● **PROVIDED TEXT**:
# # #
Key Institutions	Chief Digital and AI Officer (CDAO), Defense Advanced Research Projects Agency (DARPA), Defense Innovation Unit (DIU), National Security Agency (NSA) AI Security Center.
Investment Focus	Massive private sector investment ($109.1B in 2024); significant DoD budget increases for AI and autonomy ($12B+ in FY25 request).
Flagship Programs	Project Maven (AI-enabled targeting), Replicator Initiative (attritable autonomous systems).
Foundational Strengths	World-leading AI talent, R&D, and commercial tech sector; dominance in semiconductors and cloud computing.
Demonstrated Efficacy	Project Maven battle-tested in Middle East and used to support Ukraine; advanced exercises like Scarlet Dragon prove AI kill-chain concepts.
Key Challenges	Bureaucratic acquisition processes (“valley of death”), ethical constraints slowing adoption, potential for C2 doctrine to be outpaced by adversaries.

China: The State-Directed Challenger

The People’s Republic of China is the only nation with the scale, resources, and strategic focus to challenge U.S. preeminence in military AI. Its approach is the antithesis of the American model: a top-down, state-directed effort that harnesses the entirety of its national power to achieve a singular goal. Through its “Military-Civil Fusion” strategy, a clear doctrinal commitment to “intelligentized warfare,” and access to vast data resources, China is rapidly developing and scaling AI capabilities. While it may lag the U.S. in foundational innovation and high-end hardware, its ability to direct and integrate technology for state purposes presents a formidable challenge.
# # #
● **THINGS TO DO**:
A. In the passage on military AI, how much private sector investment in AI does it list for 2024?
B. Continue the passage on U.S. and Chinese military AI from where it stops.

● **INFORMATION SHOWN**:
# # #
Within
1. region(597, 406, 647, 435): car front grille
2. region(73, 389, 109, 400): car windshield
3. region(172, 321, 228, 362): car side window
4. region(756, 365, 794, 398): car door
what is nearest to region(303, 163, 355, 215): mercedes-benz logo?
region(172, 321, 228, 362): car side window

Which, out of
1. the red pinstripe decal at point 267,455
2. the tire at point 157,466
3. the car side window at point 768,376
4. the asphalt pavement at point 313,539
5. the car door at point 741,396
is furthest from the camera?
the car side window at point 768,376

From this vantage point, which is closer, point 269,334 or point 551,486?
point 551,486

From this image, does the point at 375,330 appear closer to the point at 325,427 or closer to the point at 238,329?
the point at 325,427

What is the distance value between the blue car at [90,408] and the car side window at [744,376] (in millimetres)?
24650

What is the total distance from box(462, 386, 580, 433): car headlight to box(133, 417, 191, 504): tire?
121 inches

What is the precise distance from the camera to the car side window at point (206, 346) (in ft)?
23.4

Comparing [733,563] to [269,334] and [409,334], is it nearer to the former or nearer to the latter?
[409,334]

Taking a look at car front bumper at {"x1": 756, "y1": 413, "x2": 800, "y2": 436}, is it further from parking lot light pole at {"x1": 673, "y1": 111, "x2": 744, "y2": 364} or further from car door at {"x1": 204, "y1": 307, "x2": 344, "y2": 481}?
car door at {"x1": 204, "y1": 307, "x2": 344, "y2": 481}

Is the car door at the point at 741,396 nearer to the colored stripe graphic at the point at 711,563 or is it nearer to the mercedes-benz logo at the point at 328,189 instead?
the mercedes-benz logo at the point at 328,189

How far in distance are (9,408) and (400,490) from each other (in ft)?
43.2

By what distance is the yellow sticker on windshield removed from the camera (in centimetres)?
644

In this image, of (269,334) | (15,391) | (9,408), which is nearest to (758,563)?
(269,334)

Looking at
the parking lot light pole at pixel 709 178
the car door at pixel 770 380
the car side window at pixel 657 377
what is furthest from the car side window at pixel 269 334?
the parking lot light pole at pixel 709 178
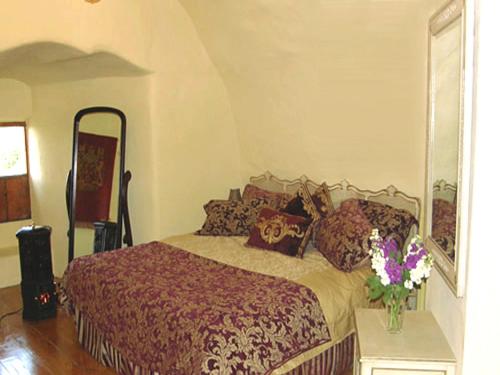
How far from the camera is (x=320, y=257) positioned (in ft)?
12.5

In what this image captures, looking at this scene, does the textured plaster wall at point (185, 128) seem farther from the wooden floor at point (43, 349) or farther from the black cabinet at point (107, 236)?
the wooden floor at point (43, 349)

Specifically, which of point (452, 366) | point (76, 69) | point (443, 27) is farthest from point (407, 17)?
point (76, 69)

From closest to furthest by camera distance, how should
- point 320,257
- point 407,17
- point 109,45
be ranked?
1. point 407,17
2. point 320,257
3. point 109,45

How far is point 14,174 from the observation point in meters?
5.55

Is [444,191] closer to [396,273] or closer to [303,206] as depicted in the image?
[396,273]

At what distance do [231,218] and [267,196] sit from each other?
36 centimetres

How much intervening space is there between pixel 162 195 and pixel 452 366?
2.95m

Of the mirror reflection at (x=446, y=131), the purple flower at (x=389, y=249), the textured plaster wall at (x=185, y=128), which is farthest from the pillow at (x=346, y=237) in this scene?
the textured plaster wall at (x=185, y=128)

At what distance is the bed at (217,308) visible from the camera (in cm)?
275

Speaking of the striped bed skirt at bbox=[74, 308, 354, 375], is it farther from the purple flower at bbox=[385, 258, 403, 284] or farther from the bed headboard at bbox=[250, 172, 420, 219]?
the bed headboard at bbox=[250, 172, 420, 219]

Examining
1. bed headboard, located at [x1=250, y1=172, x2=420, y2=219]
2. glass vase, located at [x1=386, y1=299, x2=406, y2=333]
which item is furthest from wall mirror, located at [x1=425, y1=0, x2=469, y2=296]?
bed headboard, located at [x1=250, y1=172, x2=420, y2=219]

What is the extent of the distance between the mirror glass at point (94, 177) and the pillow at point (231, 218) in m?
0.90

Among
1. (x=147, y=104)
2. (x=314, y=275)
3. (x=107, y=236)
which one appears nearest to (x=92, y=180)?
(x=107, y=236)

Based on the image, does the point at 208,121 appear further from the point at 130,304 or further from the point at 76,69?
the point at 130,304
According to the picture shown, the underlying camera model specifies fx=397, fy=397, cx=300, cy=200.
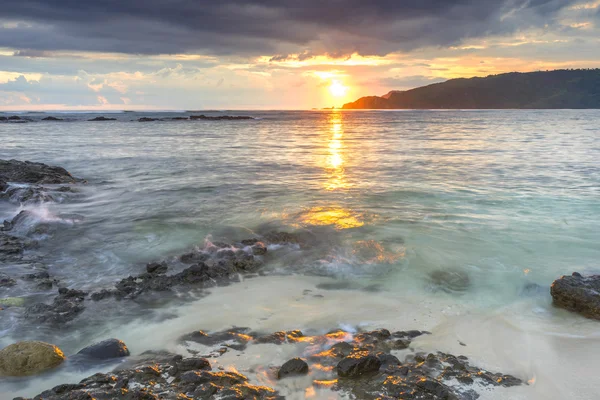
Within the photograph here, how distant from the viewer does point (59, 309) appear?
6.16 m

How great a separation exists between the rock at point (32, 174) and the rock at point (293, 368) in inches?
638

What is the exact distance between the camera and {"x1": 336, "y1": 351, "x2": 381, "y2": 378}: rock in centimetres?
438

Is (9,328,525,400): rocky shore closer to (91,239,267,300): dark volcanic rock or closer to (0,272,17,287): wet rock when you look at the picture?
(91,239,267,300): dark volcanic rock

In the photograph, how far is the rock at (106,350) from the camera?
16.1 feet

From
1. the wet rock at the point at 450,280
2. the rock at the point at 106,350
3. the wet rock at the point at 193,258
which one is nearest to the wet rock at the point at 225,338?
the rock at the point at 106,350

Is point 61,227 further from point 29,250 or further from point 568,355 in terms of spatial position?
point 568,355

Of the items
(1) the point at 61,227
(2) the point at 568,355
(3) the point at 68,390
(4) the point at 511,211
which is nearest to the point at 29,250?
(1) the point at 61,227

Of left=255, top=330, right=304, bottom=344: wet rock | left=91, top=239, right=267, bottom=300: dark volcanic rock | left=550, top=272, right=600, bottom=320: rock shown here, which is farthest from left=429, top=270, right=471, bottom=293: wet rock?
left=91, top=239, right=267, bottom=300: dark volcanic rock

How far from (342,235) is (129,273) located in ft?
16.2

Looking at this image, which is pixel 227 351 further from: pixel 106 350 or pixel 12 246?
pixel 12 246

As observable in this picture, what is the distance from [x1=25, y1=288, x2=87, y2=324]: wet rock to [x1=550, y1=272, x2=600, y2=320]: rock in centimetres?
# # #
● **ANSWERS FOR THIS EXERCISE**:
A. $109.1B

B.
National Strategy and Doctrine

China’s ambition is codified in a series of high-level strategic documents. The State Council’s 2017 “New Generation Artificial Intelligence Development Plan” serves as the national blueprint, with the explicit goal of making China the world’s “major AI innovation center” by 2030, identifying national defense as a key area for application.¹⁴

This national ambition is translated into military doctrine through the concept of “intelligentized warfare” (智能化战争). This is the official third stage of the People’s Liberation Army’s (PLA) modernization, following mechanization and informatization.¹ It is not simply about adding AI to existing systems; it is a holistic vision for re-engineering the PLA to operate at machine speed, infusing AI into every facet of warfare to gain decision superiority over its adversaries.³¹ The PLA aims to achieve this transformation by 2035 and become a “world-class” military by mid-century.³²

The engine driving this transformation is the national strategy of “Military-Civil Fusion” (军民融合). This policy erases the institutional barriers between China’s civilian tech sector and its military-industrial complex, compelling private companies, universities, and state-owned enterprises to contribute to the PLA’s technological advancement.⁸ This allows the PLA to directly leverage the innovations of China’s tech giants—such as Baidu, Alibaba, and Tencent (BAT)—for military purposes, creating a deeply integrated ecosystem designed to “leapfrog” U.S. capabilities.⁸

Investment and Foundational Ecosystem

While China’s publicly reported private AI investment ($9.3 billion in 2024) is an order of magnitude smaller than that of the U.S., this figure is misleading.¹² The state plays a much more direct role, with government-backed guidance funds targeting a staggering $1.86 trillion for investment in strategic technologies like AI.¹⁴

This state-directed investment has cultivated a vast domestic ecosystem. China leads the world in the absolute number of AI-related scientific publications and patents, indicating a massive and active research base.¹² It possesses the world’s second-largest pool of AI engineers and is making concerted efforts to retain this talent domestically.¹⁷ While U.S. institutions still produce more top-tier, notable AI models, Chinese models have rapidly closed the performance gap on key benchmarks to near-parity.¹² A crucial advantage for China is its ability to generate and access massive, state-controlled datasets, particularly from its extensive domestic surveillance apparatus. While this data is not directly military in nature, the experience gained in deploying and scaling AI systems across a population of over a billion people provides invaluable, if morally troubling, operational expertise that can be indirectly applied to military challenges.³⁷

Flagship Programs and Ambitions

The PLA’s pursuit of intelligentized warfare is centered on several key concepts and programs designed to contest U.S. military dominance.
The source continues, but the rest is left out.